People want to progress and prosper in life. They have different goals and aspirations to achieve and want to live a happy and stress-free life after retirement. They want to get the best facilities, study in the best schools and colleges, work for the most renowned firms, and earn as much as they desire. The ladder of success does not stop there. Most also work abroad and have their families residing in India.
Monetary requirements can arise at any time without warning. Hence, it is safer to keep some funds aside as savings to meet emergency expenses and other immediate fund requirements. Individuals living abroad can send money to India to help support their families living expenses and keep them financially secure.
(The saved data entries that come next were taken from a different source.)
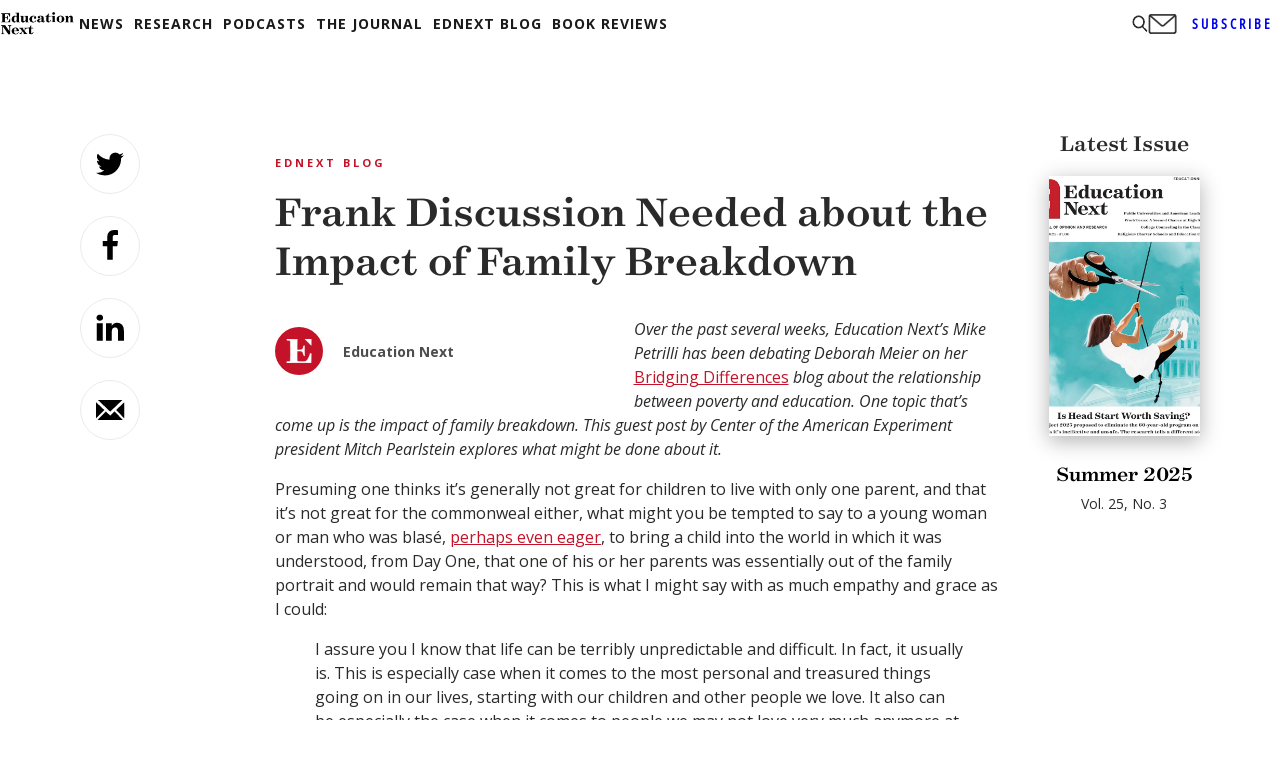

--- FILE ---
content_type: text/html; charset=utf-8
request_url: https://www.google.com/recaptcha/api2/aframe
body_size: 264
content:
<!DOCTYPE HTML><html><head><meta http-equiv="content-type" content="text/html; charset=UTF-8"></head><body><script nonce="eGr7pPGFAsUT7r0A-1-nrw">/** Anti-fraud and anti-abuse applications only. See google.com/recaptcha */ try{var clients={'sodar':'https://pagead2.googlesyndication.com/pagead/sodar?'};window.addEventListener("message",function(a){try{if(a.source===window.parent){var b=JSON.parse(a.data);var c=clients[b['id']];if(c){var d=document.createElement('img');d.src=c+b['params']+'&rc='+(localStorage.getItem("rc::a")?sessionStorage.getItem("rc::b"):"");window.document.body.appendChild(d);sessionStorage.setItem("rc::e",parseInt(sessionStorage.getItem("rc::e")||0)+1);localStorage.setItem("rc::h",'1769031330837');}}}catch(b){}});window.parent.postMessage("_grecaptcha_ready", "*");}catch(b){}</script></body></html>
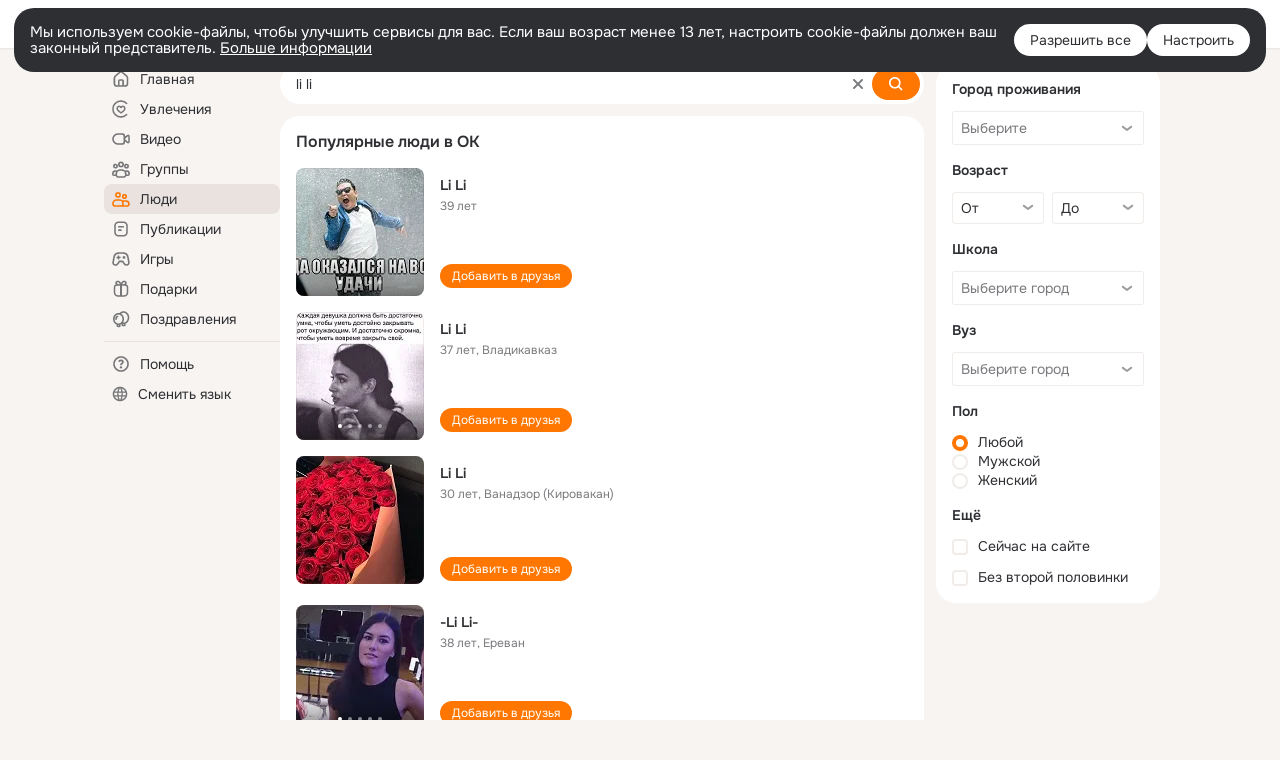

--- FILE ---
content_type: application/javascript; charset=utf-8
request_url: https://st-ok.cdn-vk.ru/res/js/_WithOptionsHookJs_bkzs4gty.js
body_size: 2347
content:
define(["OK/banners/bannerNew/hooks/BaseBannerHookJs","OK/banners/bannerNew/transport/BannerTransportJs","OK/banners/bannerNew/BannerPlaceListenersProxyJs","OK/DispatcherJs","OK/EventFactory","OK/utils/throttle","OK/banners/bannerNew/banners/BannerProxyJs","OK/banners/bannerNew/utils/BannerCommon","OK/utils/environment","OK/cookie","OK/banners/bannerNew/utils/BannerStat","OK/logger","OK/banners/bannerNew/BannerModelJs","OK/banners/bannerNew/utils/BannerConstantJs","OK/banners/bannerNew/data/BannerDataNull","OK/banners/bannerNew/data/BannerDataText","OK/banners/bannerNew/data/IRbJson","OK/banners/bannerNew/data/BannerDataJson","OK/CurrentUserCfg","OK/GwtConfig","OK/banners/bannerNew/data/BannerDataImage","OK/utils/utils","jquery","OK/AjaxNavigationLog","OK/utils/screens","OK/banners/bannerNew/config/BannerCfgJs","OK/banners/bannerNew/config/ApplicationBannerCfgJs","OK/banners/bannerNew/config/BannerMultiloadCfgJs","OK/banners/bannerNew/config/BannerRefreshPolicyCfgJs","OK/banners/bannerNew/utils/BufferedCommandJs","OK/banners/BannerPlaceListeners","OK/rbUtils","OK/BanDataCfgJs","OK/banners/bannerNew/config/BannerParamsJs","OK/utils/dom","OK/theme","OK/webapi","OK/utils/vanilla","OK/pms!webApiConfiguration","OK/react-tag-loader","OK/react/ReactInitializer","OK/capture","OK/react/ReactResourceResolver","module","OK/JavascriptModuleResolver","OK/RequireJSModuleResolver","OK/pms!tracerConfiguration","OK/ThemeEventBuses","OK/EventBus","OK/EventFactoryForEventBus","OK/ThemeEnum","OK/banners/bannerNew/BannerViewJs","OK/banners/bannerNew/data/BannerDataIframeNull","OK/banners/bannerNew/utils/HtmlRendererJs","OK/banners/bannerNew/utils/JSEvaluatorJs","OK/wld","OK/banners/bannerNew/data/BannerDataIframe","OK/banners/bannerNew/banners/SimpleBannerJs","OK/banners/bannerNew/utils/DurationJs","OK/banners/bannerNew/ValueProviderJs","OK/banners/bannerNew/transport/AdfBannerTransportJs"],function(m,p,u,R,L,D,O,P,w,E,S,I,F,N,W,q,M,x,H,U,j,V,z,K,G,X,Z,$,Q,Y,ee,te,ne,ae,oe,ie,re,se,le,ue,ce,de,fe,_e,he,me,pe,ve,ge,ye,Be,Ae,be,Je,ke,Ce,Te,Re,Le,De,Oe){
var _ = {};"use strict";function v(e){if(e===void 0){throw new ReferenceError("this hasn't been initialised - super() hasn't been called")}return e}function g(e,t,a){t=l(t);return J(e,h()?Reflect.construct(t,a||[],l(e).constructor):t.apply(e,a))}function y(e,t){if(!(e instanceof t)){throw new TypeError("Cannot call a class as a function")}}function B(e,t){for(var a=0;a<t.length;a++){var o=t[a];o.enumerable=o.enumerable||false;o.configurable=true;if("value"in o)o.writable=true;Object.defineProperty(e,o.key,o)}}function A(e,t,a){if(t)B(e.prototype,t);return e}function c(e,t,a){if(typeof Reflect!=="undefined"&&Reflect.get){c=Reflect.get}else{c=function o(n,i,r){var s=k(n,i);if(!s)return;var f=Object.getOwnPropertyDescriptor(s,i);if(f.get){return f.get.call(r||n)}return f.value}}return c(e,t,a||e)}function l(e){l=Object.setPrototypeOf?Object.getPrototypeOf:function t(a){return a.__proto__||Object.getPrototypeOf(a)};return l(e)}function b(e,t){if(typeof t!=="function"&&t!==null){throw new TypeError("Super expression must either be null or a function")}e.prototype=Object.create(t&&t.prototype,{constructor:{value:e,writable:true,configurable:true}});if(t)d(e,t)}function J(e,t){if(t&&(C(t)==="object"||typeof t==="function")){return t}return v(e)}function d(e,t){d=Object.setPrototypeOf||function a(o,n){o.__proto__=n;return o};return d(e,t)}function k(e,t){while(!Object.prototype.hasOwnProperty.call(e,t)){e=l(e);if(e===null)break}return e}function C(e){"@swc/helpers - typeof";return e&&typeof Symbol!=="undefined"&&e.constructor===Symbol?"symbol":typeof e}function h(){try{var e=!Boolean.prototype.valueOf.call(Reflect.construct(Boolean,[],function(){}))}catch(t){}return(h=function(){return!!e})()}var T=function(e){b(t,e);function t(a,o){y(this,t);var n;n=g(this,t,[a,o]);n.adWaitTime=0;n.autoCloseTime=0;n.directBannerNodeChecked=false;n.onAdClosed=function(){n.deactivate();n.dispatchAdClosed()};n.onAdLoaded=function(){n.handleAdLoaded()};n.onAdShown=function(){n.scheduleAutoClose();n.dispatchAdShown()};n.onAdWaitTimeout=function(){var i=n.getDirectBannerNode();if(i){if(n.autoCloseTime>0){if(n.autoCloseTime>n.adWaitTime){n.scheduleAutoClose(n.autoCloseTime-n.adWaitTime)}else{n.deactivate()}}return}n.dispatchAdWaitTimeout()};n.onAutoCloseTimeout=function(){n.deactivate()};return n}A(t,[{key:"deactivate",value:function a(){c(l(t.prototype),"deactivate",this).call(this);clearTimeout(this.adWaitTimeoutId);clearTimeout(this.autoCloseTimeoutId);if(this.directBannerNode){this.directBannerNode.innerHTML=""}}},{key:"prepareBannerOptions",value:function a(o){o.hideContainerOnHide=true;return o}},{key:"readAdditionalParams",value:function a(o,n){var i=o.adWaitTime,r=o.autoCloseTime;if(i&&i>0){this.adWaitTime=i*1e3;this.adWaitTimeoutId=setTimeout(this.onAdWaitTimeout,this.adWaitTime)}if(r&&r>0){this.autoCloseTime=r*1e3}}},{key:"getDataForStat",value:function a(){return new p.ReqId("",String(this.place),this.position,this.bannerRequestResult)}},{key:"getDirectBannerNode",value:function a(){if(!this.directBannerNodeChecked){if(this.bannerRequestResult&&this.bannerRequestResult.getUsedDirectBannerNode){this.directBannerNode=this.bannerRequestResult.getUsedDirectBannerNode()}this.directBannerNodeChecked=true}return this.directBannerNode}},{key:"checkBannerFallback",value:function a(){if(this.bannerRequestResult&&this.bannerRequestResult.checkBannerFallback&&this.bannerRequestResult.checkBannerFallback()){this.dispatchAdFallback()}}},{key:"dispatchAdClosed",value:function a(){if(this.callbacksEnabled){u.BannerPlaceListenersProxyJs.getInstance().onAdClosed(this.getDataForStat())}}},{key:"dispatchAdFallback",value:function a(){if(this.callbacksEnabled){u.BannerPlaceListenersProxyJs.getInstance().onAdFallback(this.getDataForStat())}}},{key:"dispatchAdLoaded",value:function a(){if(this.callbacksEnabled){u.BannerPlaceListenersProxyJs.getInstance().onAdLoaded(this.getDataForStat())}}},{key:"dispatchAdShown",value:function a(){if(this.callbacksEnabled){u.BannerPlaceListenersProxyJs.getInstance().onAdShown(this.getDataForStat())}}},{key:"dispatchAdWaitTimeout",value:function a(){if(this.callbacksEnabled){u.BannerPlaceListenersProxyJs.getInstance().onAdWaitTimeout(this.getDataForStat())}}},{key:"getAdLoadEventList",value:function a(){return[]}},{key:"listenAdLoaded",value:function a(o){var n=this.el;var i=this.getAdLoadEventList();var r=i.length;if(n&&r){for(var s=0;s<r;s++){if(o){n.removeEventListener(i[s],this.onAdLoaded)}else{n.addEventListener(i[s],this.onAdLoaded)}}}}},{key:"unlistenAdLoaded",value:function a(){this.listenAdLoaded(true)}},{key:"handleAdLoaded",value:function a(){this.unlistenAdLoaded();this.checkBannerFallback();this.dispatchAdLoaded()}},{key:"scheduleAutoClose",value:function a(o){clearTimeout(this.autoCloseTimeoutId);if(this.autoCloseTime>0){this.autoCloseTimeoutId=setTimeout(this.onAutoCloseTimeout,o||this.autoCloseTime)}}}]);return t}(m.BaseBannerHookJs);_.default=T;Object.defineProperty(_,"__esModule",{value:true})
return _;
});
//# sourceMappingURL=_WithOptionsHookJs_bkzs4gty.js.map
Money transfer to India can be costly, slow, and inconvenient; or cheap, fast, and convenient, based on the suitability of the method as per the requirements. Each method has its advantages and disadvantages. Here are the popular ways to transfer money:
- Electronic fund transfers (account transfers): It refers to money transferred directly from the sender’s account to the creditor’s account. Also known as international money transfer, it is a popular option due to its convenience and security. However, it can often be expensive.
Sending money to India can take several days to go through, and there are significant variations in cost due to fluctuating foreign exchange rates. Besides, the fees charged by both the sender’s bank as well as the recipient’s bank can be high, which can drive up the overall cost of the transaction.
- International money transfer operators: Traditionally, sending money abroad was a challenging task. It was expensive and involved several intermediaries. With the arrival of international money transfer operators, the process has become simple. Money transfer services offered by IMTOs are one of the most attractive ways to remit money to India because most of them can provide cheaper and faster transfers with different options to receive money. Send it to a bank account or collect it in cash in India.
Remittance companies still charge a fee to transact money to India. But the degree of margin involved is significantly less when compared to banks. International payments are the core service of IMTOs, so they try to find the best exchange rates possible. Banks are relatively diverse organisations with larger product offerings and tend to focus less on international exchange rates.